GEERTGEN tot Sint Jans
(b. 1460/65, Leiden, d. 1490, Haarlem)

Nativity, at Night

1484-90
Oil on oak, 34 x 25 cm
National Gallery, London

This picture is attributed to Geertgen by analogy with works given to him in seventeenth-century sources. It may derive from a lost altarpiece; at this period large-scale compositions were frequently adapted for domestic devotions.

The subject of this magical little panel is vision: first, the mystic vision recounted by a fourteenth-century saint, Bridget of Sweden, in which she witnessed the painless birth of Christ, the Virgin's adoration of her son, and the baby's radiance eclipsing Joseph's candle; secondly, the ocular vision of dazzled shepherds shielding their eyes as the angel appears, like a shooting star, to announce the birth of the Messiah; thirdly, the marvelling gaze of childlike angels, ox and ass, Mary and St Joseph upon the Light of the World naked in the manger. And, finally, it makes evident a new vision of piety current in the Northern Netherlands, in which humility is the key to holiness, and a new artistic vision.
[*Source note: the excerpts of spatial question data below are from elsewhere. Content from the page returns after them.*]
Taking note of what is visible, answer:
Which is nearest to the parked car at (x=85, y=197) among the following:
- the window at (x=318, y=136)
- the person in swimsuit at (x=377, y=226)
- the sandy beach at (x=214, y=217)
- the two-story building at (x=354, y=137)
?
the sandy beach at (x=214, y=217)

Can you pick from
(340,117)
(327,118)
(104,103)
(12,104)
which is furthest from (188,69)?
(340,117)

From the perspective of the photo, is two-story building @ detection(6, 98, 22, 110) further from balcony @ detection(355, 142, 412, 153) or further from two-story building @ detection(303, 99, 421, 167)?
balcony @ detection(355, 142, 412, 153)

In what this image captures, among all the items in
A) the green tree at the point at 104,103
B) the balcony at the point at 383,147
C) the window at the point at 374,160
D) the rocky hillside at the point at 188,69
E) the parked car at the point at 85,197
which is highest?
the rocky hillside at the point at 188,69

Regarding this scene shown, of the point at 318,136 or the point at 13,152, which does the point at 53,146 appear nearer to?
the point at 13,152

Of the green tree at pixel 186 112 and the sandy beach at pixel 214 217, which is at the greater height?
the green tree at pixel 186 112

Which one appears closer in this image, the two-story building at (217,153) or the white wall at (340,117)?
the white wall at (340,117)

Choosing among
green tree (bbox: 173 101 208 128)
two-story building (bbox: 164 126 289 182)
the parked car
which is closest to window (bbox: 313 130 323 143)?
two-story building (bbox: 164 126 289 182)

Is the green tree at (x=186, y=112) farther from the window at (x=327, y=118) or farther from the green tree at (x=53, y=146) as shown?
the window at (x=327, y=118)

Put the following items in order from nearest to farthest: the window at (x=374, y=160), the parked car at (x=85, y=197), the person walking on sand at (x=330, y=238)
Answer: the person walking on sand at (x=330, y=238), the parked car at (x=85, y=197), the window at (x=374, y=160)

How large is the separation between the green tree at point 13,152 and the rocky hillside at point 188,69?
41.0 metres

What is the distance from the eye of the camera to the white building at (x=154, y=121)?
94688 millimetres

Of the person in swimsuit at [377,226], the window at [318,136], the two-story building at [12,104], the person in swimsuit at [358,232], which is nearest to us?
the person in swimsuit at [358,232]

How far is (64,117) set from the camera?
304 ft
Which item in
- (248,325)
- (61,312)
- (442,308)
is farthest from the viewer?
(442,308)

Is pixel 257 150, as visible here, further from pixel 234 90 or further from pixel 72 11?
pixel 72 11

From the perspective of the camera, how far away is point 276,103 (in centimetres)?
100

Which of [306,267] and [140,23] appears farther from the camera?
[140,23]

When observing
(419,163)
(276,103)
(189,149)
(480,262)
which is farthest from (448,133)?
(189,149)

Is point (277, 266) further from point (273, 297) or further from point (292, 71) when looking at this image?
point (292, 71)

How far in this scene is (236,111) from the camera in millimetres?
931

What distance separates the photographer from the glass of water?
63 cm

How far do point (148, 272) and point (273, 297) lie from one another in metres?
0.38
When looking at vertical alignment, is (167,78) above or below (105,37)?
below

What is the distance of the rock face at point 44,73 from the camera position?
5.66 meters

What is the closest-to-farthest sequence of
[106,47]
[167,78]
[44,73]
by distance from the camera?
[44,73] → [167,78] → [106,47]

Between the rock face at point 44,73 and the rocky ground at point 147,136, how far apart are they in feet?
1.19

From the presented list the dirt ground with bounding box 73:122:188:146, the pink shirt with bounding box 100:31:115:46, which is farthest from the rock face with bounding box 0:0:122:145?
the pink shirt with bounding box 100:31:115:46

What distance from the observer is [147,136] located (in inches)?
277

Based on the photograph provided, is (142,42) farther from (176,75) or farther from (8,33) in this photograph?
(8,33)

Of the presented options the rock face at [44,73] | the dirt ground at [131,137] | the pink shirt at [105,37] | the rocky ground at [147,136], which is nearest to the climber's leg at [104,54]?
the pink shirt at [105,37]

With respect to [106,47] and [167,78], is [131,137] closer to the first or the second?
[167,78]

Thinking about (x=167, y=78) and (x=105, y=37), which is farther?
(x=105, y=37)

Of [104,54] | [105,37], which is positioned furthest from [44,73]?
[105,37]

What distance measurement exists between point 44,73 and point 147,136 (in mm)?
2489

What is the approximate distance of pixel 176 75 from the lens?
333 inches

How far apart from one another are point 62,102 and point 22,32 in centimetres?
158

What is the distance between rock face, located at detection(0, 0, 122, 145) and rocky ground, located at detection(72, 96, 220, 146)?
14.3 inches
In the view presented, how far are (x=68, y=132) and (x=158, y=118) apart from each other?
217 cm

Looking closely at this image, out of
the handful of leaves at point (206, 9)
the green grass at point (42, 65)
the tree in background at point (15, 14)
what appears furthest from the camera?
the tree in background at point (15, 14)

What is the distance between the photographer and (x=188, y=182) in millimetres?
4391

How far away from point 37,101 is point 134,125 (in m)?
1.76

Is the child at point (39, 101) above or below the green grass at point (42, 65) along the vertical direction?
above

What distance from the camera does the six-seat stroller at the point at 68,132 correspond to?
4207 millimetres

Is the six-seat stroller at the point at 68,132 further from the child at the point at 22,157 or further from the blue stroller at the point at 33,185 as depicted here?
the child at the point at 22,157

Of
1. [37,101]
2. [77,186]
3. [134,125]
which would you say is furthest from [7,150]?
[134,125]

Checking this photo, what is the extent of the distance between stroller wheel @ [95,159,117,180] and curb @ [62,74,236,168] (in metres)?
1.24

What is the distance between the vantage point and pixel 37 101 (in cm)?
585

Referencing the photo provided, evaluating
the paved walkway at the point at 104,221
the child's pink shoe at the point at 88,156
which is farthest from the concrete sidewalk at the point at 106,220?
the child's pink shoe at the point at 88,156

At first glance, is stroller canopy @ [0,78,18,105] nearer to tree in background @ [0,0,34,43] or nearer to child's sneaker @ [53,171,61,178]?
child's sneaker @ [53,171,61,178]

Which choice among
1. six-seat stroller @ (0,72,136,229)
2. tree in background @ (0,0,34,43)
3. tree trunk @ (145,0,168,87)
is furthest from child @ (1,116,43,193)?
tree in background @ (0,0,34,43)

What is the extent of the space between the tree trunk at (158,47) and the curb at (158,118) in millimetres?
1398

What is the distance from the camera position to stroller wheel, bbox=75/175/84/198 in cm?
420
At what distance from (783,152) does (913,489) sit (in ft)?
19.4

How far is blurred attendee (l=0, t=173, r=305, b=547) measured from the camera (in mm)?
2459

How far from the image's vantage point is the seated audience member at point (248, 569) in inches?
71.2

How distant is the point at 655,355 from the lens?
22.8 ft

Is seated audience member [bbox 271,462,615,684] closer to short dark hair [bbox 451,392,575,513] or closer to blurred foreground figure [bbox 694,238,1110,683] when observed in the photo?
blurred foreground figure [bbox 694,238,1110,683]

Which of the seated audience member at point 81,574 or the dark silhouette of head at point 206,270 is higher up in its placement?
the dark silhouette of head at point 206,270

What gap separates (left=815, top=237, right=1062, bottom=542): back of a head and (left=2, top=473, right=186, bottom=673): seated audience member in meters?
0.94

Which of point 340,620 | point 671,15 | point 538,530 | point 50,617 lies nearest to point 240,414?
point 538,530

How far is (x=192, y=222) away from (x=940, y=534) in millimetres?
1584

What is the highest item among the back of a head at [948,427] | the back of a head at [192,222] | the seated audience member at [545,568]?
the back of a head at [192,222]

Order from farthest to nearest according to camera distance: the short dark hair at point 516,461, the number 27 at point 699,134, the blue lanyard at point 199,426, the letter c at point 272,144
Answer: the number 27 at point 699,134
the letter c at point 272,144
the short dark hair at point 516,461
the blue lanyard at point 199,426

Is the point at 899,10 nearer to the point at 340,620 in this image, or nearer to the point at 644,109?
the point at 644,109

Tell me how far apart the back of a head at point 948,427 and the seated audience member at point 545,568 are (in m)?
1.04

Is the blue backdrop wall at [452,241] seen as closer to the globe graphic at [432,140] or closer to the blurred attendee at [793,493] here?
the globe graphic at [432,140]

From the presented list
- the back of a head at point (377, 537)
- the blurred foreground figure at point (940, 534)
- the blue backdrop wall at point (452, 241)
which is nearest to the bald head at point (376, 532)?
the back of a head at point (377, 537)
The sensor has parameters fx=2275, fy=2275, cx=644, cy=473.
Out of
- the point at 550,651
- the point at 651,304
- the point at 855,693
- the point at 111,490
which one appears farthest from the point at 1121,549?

The divine radiance is not embodied in costly expanses of gold and rare pigments crafted into a precious object. It is made visible to us through Geertgen's patient modulation of darkness, the winter's night barely pierced by distant stars, hardly warmed by fire, only faintly lit by the candle Joseph once held (probably lost when the panel was trimmed at some time in the past). Through Geertgen's mastery of naturalistic description, with only a shorthand notation of thin rays of real gold beaming from the holy infant, this winter's night as it was before the birth of Christ can now be seen to have truly been, as is written in the Gospel of St John, a night in which 'if a man walk ... he stumbleth, because there is no light in him' (11:10).